The European Medicines Agency has recently made its database significantly more user friendly, and has repeatedly reminded institutions that uploading the results of their clinical trials is obligatory.

Responsibility for enforcing transparency rules lies at the national level. To date, only Denmark’s national medicines regulator is effectively enforcing transparency requirements.

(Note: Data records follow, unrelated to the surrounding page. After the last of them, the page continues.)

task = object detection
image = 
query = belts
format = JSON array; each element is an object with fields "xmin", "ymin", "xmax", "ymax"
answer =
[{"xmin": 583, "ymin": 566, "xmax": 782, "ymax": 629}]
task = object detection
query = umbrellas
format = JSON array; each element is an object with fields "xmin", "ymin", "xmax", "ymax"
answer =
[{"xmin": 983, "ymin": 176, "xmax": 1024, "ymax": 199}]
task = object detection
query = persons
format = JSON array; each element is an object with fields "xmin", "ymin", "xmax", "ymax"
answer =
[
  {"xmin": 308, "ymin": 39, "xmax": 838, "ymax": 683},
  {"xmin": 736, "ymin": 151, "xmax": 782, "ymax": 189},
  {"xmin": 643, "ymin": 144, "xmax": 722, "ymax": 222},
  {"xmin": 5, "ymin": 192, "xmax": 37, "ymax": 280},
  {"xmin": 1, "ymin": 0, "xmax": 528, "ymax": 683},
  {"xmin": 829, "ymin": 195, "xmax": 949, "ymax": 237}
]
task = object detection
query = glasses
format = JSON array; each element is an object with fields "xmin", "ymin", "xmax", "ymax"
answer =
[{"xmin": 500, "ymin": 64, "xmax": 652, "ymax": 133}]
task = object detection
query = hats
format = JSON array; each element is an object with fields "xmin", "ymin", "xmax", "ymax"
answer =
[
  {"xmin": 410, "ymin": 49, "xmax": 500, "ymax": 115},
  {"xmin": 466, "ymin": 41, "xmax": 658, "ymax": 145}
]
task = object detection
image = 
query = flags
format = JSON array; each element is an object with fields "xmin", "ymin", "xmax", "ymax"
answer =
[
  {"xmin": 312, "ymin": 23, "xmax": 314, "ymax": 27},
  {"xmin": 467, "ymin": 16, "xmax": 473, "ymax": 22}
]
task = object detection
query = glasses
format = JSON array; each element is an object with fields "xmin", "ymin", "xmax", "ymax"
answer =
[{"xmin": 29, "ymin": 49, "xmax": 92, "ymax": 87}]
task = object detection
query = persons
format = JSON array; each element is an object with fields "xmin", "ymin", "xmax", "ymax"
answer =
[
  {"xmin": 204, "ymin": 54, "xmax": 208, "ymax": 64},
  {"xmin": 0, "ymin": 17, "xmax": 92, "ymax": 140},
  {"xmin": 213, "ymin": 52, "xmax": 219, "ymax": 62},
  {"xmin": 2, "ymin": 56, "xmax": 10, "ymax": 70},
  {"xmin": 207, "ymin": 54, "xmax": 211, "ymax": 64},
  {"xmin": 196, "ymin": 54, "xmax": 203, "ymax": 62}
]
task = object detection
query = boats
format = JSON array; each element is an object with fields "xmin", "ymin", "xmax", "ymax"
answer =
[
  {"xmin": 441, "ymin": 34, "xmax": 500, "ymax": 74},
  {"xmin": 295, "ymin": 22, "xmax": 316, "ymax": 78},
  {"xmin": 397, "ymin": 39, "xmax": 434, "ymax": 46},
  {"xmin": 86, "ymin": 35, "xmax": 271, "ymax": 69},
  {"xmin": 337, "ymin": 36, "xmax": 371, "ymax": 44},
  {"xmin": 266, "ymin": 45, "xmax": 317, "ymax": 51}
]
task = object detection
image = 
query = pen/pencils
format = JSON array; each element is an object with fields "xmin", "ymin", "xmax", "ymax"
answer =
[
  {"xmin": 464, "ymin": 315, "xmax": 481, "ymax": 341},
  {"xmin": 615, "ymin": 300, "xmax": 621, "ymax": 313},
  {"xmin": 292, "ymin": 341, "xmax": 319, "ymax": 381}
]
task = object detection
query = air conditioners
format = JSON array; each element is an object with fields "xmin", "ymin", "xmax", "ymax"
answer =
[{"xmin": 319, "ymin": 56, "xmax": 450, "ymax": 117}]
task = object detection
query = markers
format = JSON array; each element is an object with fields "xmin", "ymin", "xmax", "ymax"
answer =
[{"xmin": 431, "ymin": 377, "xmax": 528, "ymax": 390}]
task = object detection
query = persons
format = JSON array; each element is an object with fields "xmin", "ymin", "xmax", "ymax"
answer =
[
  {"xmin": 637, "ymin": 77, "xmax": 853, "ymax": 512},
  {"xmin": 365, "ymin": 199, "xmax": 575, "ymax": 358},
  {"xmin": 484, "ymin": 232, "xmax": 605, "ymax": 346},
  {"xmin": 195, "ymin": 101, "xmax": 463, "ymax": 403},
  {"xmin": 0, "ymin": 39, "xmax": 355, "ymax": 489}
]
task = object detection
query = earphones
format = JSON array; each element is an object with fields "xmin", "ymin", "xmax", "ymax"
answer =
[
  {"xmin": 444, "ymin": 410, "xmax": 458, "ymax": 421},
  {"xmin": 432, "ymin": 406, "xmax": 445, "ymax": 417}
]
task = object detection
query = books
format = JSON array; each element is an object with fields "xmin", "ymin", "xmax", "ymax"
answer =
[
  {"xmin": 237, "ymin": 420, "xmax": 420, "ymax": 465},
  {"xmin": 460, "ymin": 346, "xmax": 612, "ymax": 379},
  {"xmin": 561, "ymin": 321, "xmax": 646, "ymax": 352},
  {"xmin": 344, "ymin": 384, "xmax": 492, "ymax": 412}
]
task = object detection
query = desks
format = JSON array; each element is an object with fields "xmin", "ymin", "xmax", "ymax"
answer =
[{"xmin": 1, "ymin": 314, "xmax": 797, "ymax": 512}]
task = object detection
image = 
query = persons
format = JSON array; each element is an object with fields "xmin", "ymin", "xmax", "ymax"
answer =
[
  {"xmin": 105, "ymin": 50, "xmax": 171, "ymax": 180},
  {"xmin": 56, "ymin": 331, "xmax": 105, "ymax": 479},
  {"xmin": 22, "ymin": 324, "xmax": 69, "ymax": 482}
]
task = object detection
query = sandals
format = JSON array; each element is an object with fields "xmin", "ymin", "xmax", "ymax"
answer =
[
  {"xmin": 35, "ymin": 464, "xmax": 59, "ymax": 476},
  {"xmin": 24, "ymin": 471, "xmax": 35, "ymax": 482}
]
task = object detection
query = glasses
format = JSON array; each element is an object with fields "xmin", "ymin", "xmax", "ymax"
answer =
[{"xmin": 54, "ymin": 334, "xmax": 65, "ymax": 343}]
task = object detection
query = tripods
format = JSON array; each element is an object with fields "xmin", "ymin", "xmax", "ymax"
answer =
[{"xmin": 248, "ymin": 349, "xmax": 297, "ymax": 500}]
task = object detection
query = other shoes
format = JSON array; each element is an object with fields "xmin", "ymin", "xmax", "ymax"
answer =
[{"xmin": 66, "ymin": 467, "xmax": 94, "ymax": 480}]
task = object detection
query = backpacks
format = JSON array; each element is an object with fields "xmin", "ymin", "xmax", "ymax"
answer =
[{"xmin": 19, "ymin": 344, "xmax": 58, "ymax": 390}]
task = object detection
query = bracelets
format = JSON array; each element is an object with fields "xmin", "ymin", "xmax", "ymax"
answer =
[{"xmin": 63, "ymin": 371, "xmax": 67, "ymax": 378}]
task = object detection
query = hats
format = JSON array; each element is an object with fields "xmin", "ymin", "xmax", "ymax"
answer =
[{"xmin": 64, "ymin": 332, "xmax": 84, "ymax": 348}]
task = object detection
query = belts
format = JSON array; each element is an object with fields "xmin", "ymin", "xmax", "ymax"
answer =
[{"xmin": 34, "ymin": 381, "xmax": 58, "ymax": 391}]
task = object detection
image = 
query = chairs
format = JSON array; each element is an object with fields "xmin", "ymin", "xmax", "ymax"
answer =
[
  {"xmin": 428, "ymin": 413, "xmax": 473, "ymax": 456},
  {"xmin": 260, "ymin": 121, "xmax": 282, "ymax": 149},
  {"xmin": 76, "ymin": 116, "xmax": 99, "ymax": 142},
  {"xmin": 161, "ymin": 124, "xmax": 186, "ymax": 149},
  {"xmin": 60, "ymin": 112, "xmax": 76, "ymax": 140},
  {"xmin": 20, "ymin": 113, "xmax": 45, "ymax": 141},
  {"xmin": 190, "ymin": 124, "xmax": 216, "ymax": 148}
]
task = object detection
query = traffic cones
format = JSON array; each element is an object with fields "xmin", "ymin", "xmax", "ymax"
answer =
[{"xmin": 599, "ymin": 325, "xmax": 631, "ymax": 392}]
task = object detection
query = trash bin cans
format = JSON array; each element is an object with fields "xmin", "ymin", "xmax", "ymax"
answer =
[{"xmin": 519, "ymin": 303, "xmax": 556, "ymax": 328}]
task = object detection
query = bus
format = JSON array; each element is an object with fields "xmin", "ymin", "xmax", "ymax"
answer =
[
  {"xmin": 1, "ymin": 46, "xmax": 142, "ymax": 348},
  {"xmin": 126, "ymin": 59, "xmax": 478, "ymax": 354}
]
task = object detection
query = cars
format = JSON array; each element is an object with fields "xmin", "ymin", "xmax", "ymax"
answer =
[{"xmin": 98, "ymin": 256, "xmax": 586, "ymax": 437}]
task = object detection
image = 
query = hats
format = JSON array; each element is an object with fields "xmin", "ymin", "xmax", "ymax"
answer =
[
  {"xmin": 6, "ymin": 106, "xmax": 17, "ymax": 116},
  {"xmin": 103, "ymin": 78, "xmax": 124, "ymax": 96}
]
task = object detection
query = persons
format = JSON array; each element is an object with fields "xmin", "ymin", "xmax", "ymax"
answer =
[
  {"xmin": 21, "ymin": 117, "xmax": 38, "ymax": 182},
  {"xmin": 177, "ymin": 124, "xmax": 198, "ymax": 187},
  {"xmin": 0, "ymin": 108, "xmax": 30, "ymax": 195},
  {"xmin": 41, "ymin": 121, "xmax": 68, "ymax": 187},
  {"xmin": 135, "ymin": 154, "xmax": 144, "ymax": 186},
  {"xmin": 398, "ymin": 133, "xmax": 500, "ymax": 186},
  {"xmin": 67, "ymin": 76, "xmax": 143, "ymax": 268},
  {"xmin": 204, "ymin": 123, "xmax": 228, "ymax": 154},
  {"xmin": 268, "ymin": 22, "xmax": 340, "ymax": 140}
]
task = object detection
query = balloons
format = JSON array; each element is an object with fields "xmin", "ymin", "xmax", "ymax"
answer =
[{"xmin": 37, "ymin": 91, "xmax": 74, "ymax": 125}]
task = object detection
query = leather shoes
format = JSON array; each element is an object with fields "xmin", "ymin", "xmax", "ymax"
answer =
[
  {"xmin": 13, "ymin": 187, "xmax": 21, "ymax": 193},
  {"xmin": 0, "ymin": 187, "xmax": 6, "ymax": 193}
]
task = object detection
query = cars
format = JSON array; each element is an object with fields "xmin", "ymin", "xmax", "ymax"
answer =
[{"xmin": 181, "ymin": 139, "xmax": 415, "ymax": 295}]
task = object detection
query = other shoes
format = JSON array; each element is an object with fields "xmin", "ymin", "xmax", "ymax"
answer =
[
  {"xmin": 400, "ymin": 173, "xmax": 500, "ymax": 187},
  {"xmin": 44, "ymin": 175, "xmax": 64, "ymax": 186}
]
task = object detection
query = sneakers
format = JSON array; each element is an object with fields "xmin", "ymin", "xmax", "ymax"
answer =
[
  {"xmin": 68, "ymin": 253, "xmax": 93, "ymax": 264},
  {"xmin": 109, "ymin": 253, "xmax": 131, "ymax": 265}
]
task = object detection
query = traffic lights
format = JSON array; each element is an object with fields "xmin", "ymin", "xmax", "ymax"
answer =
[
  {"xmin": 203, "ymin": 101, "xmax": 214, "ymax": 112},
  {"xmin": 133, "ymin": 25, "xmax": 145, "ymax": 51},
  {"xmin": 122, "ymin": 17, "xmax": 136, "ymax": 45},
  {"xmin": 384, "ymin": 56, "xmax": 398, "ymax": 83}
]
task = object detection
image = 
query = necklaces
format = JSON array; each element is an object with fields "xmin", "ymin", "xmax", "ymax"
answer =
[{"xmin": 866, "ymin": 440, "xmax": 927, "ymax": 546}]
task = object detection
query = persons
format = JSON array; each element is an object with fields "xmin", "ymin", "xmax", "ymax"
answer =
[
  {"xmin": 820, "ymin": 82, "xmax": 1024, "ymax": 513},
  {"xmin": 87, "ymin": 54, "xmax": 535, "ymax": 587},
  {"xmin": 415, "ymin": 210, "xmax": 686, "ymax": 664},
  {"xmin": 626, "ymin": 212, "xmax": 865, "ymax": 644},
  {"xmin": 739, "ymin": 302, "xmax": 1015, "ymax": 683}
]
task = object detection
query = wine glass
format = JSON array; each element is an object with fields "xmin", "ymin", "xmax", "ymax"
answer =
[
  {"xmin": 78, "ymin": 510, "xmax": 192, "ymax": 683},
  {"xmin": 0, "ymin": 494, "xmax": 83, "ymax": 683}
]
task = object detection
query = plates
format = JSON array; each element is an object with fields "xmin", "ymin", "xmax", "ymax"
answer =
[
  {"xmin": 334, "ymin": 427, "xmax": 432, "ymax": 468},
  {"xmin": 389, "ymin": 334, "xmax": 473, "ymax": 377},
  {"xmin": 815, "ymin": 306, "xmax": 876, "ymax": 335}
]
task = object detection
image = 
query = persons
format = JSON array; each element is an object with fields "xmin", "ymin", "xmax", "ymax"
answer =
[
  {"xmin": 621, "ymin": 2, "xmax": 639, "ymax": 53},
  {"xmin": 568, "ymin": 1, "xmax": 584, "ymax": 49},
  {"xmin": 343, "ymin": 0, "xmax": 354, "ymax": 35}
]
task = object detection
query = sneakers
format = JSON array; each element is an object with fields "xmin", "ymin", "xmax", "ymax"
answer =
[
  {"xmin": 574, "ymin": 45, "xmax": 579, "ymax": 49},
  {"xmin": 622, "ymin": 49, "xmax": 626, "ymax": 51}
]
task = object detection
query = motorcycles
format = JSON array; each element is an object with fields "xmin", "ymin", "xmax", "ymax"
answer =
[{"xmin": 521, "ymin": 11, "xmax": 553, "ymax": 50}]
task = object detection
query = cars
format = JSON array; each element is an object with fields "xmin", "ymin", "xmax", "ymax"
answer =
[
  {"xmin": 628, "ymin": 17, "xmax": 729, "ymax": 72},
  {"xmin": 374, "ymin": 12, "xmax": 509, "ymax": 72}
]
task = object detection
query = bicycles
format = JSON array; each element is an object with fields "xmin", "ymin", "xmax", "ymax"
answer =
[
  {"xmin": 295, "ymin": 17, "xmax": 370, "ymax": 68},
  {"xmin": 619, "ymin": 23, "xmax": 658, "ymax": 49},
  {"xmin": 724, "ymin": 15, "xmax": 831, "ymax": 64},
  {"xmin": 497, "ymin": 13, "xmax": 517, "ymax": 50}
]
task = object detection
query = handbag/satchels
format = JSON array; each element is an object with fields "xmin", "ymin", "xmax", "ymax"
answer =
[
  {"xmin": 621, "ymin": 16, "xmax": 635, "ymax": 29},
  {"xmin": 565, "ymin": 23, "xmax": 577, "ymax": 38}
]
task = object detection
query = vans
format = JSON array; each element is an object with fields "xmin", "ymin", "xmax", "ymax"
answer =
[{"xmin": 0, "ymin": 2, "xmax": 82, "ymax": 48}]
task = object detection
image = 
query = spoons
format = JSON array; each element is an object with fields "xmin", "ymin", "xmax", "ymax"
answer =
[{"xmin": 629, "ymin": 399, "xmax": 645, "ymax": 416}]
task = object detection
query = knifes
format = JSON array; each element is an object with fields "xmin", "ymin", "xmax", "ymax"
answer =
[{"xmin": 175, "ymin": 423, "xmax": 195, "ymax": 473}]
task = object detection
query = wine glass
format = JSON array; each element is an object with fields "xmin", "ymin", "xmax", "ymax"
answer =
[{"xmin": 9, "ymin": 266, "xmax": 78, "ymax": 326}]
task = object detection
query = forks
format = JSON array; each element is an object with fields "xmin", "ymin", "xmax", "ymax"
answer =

While some major institutions have already begun to clear their backlogs of unreported trials, many others have still not uploaded a single trial result to the EudraCT database, prompting calls to cut off their funding.

Till Bruckner, founder of TranspariMED, said:

“Today’s letter sends a loud and clear message to universities and hospitals that their patients expect them to play by the rules. Medical research only benefits society if results are made public. Much of the research run by these institutions is funded by public money, and all of it involves people who volunteered to participate in clinical trials to help scientists to find more effective treatments and cures. Neglecting to make trial results public is deeply unethical because it betrays the trust of patients, wastes taxpayers’ money, and endangers public health.”

“More broadly, we need to ask why it is left to nonprofit groups to remind universities and hospitals of long-standing regulatory requirements. Why are national medicines regulators not cracking down? Why do national funding agencies continue giving public money to institutions that act unethically and waste public funds? Voluntary compliance has clearly failed. National governments across Europe urgently need to put an end to this impunity and start imposing sanctions on institutions that put patients at risk.

The letters sent out today are signed by groups from eleven countries: Belgium, Denmark, Greece, France, Germany, Ireland, Italy, the Netherlands, Spain, Switzerland, and the UK.

In alphabetical order:

  • Access to Medicines Ireland


  • Asociación por un Acceso Justo a los Medicamentos

  • BUKO Pharma-Kampagne

  • Consumer Association the Quality of Life – EKPIZO

  • European AIDS Treatment Group

  • Groupe sida Genève

  • Institute for Scientific Freedom

  • HealthWatch

  • JustTreatment

  • NoGracias

  • Observatoire Transparence Médicaments

  • PEAH - Policies for Equitable Access to Health

  • Salud por Derecho

  • Stichting Farma ter Verantwoording


  • Test Aankoop / Test Achats

  • Transparency International Health

  • TranspariMED

  • Universities Allied for Essential Medicines Europe


TranspariMED has compiled a collection of transparency tools for universities and hospitals that wish to improve their clinical trial reporting performance.